No me cabe ninguna duda de que los siete jueces del Tribunal Supremo eran muy conscientes al terminar el juicio de la extraordinaria importancia de acordar un veredicto por unanimidad, sin fisuras interpretativas y votos particulares que dieran argumentos al separatismo. También de la necesidad de una condena que pudiera ser leída como ponderada y proporcional, que no agravara la situación sociopolítica en Cataluña. Y que fuera de España también fuera vista como moderada. Eso explica la apuesta por la sedición, un delito mucho menos controvertible que la rebelión desde el punto de vista de los hechos probados y que orilla la problemática cuestión de la violencia. Probablemente un sector mayoritario del tribunal, empezando por su presidente, Manuel Marchena, veía perfectamente atendibles los argumentos de la Fiscalía, pero ha preferido blindar una condena por sedición en base a las razones expuestas. Es cierto que las penas siguen siendo elevadas, aún cuando la malversación no ha sumado aparte en años de cárcel sino en concurso medial con la sedición. Finalmente, el tribunal tampoco ha puesto un veto a que los condenados puedan beneficiarse lo más pronto posible del tercer grado penitenciario. Ahí de nuevo ha habido un último esfuerzo del tribunal por ser benevolente.

Y sin embargo muchos en Cataluña, empezando por los políticos soberanistas y sus portavoces mediáticos, se niegan a reconocer esa apuesta de los jueces por acordar la mejor sentencia posible para los acusados atendiendo, claro está, a la gravedad de los hechos. Su reacción, el lenguaje y el tono que han empleado desde el lunes por la mañana, ha sido la misma que si la condena hubiera sido por rebelión. Con sus encendidas declaraciones e insistentes llamadas a la confrontación legitiman, lo pretendan o no, los graves disturbios de la pasada noche y las acciones violentas de grupos minoritarios.

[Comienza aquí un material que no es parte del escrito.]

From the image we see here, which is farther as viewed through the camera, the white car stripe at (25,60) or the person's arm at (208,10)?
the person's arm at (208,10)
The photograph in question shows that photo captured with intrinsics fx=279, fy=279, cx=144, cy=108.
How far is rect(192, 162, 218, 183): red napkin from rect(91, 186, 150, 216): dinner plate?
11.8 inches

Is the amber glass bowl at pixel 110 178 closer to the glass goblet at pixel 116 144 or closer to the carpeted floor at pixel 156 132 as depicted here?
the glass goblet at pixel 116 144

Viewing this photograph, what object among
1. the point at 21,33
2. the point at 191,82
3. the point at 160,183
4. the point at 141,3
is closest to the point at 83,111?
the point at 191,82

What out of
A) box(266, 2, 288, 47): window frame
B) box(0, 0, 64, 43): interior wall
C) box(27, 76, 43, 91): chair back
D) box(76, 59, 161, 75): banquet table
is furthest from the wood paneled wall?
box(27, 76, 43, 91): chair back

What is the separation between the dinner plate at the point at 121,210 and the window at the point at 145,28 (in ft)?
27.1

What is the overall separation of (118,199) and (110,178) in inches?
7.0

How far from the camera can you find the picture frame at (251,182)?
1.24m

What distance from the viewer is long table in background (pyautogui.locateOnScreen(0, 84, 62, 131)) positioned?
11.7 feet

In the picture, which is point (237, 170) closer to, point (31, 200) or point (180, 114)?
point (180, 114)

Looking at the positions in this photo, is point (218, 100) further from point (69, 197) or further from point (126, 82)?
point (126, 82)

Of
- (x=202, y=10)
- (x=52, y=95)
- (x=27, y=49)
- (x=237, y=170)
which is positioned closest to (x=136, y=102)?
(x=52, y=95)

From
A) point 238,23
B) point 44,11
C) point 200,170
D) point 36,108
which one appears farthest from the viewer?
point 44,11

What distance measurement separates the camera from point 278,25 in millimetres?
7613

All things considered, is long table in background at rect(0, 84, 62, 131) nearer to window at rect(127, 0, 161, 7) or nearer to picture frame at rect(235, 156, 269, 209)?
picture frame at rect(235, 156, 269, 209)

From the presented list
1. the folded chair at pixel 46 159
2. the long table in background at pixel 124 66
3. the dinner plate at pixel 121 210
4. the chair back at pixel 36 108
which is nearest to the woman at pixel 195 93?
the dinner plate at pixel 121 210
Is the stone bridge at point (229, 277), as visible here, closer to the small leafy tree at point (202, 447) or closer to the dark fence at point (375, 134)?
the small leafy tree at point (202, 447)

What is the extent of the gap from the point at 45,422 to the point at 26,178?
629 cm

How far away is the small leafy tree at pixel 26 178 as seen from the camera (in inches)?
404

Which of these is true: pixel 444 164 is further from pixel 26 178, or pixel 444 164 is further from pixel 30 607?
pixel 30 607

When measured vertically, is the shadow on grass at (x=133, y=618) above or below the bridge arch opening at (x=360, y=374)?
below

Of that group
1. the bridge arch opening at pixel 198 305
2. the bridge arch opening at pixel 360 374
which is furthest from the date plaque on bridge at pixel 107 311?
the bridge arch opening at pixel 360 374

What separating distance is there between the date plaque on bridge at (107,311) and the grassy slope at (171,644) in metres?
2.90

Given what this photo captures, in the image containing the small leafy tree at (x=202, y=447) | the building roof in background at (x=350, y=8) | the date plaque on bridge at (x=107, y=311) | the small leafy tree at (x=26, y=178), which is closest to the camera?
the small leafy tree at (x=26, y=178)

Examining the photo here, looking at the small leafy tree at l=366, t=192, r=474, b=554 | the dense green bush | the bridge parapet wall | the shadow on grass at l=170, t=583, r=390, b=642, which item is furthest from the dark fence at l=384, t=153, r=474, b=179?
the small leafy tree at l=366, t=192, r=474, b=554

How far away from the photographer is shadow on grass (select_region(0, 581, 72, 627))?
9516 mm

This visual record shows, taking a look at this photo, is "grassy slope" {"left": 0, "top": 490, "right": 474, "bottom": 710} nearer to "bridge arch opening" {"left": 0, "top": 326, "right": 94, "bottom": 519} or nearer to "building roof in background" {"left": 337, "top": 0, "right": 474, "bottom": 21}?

Seguramente les daba igual el tipo penal. O tal vez hubieran preferido unas penas mayores para aumentar así la protesta y reforzar el secuestro emocional de sus votantes. Lo más llamativo es que el cadáver del procés ha logrado un nuevo hito de la estupidez con unos políticos independentistas que otra vez tiran la piedra y esconden la mano. El lunes vimos cómo unos miles de manifestantes intentaron tomar el aeropuerto de Barcelona porque así se lo habían pedido tanto desde el llamado Tsunami Democràtic, detrás del cual se esconde el Govern, como desde los partidos independentistas, aunque ninguno de esos políticos que hicieron tuits llamando a ir a la T1, como el portavoz republicano Sergi Sabrià, estuvieron allí junto a los manifestantes. Lo que sí vimos fue a la policía autonómica cargar duramente contra esos concentrados, a los que horas después se le invitó por Telegram a irse a casa a dormir porque la acción ya había sido un “éxito”, como si hubieran superado la prueba de una yincana. Y finalmente leímos el tuit de Quim Torra dándoles las gracias por hacer oír su voz, pero sin decirles nada sobre los porrazos que habían recibido de los Mossos.

El engaño es aún más cruel que el que hubo en octubre del 2017. Si entonces fue una tragedia, ahora es una farsa descarada. La de unos políticos que excitan la desobediencia ciudadana, con el señuelo de que el mundo volverá a mirar lo que pasa en Cataluña, cuando la realidad es que nadie importante fuera de España les hace caso. Tampoco los cónsules, que ayer no se quisieron reunir con el consejero de Exteriores, Alfred Bosch. Unos dirigentes que no quieren asumir ningún liderazgo en la protesta, ni tampoco correr el riesgo de perder sus fabulosos sueldos con desobediencias institucionales. Y unos ciudadanos que, pese a sentirse contrariados y engañados, les siguen perdonando todo a esos políticos cobardes y mentirosos porque en el fondo desean seguir secuestrados emocionalmente. Estamos en un bucle infinito. Los poderosos altavoces del separatismo esconden cada día esa realidad, alimentando un estado de excitación con protestas sin estrategia y absurdas yincanas que no conducen a ningún sitio, mientras los dirigentes de ERC y JxCat vuelven a tirar la piedra y esconder la mano.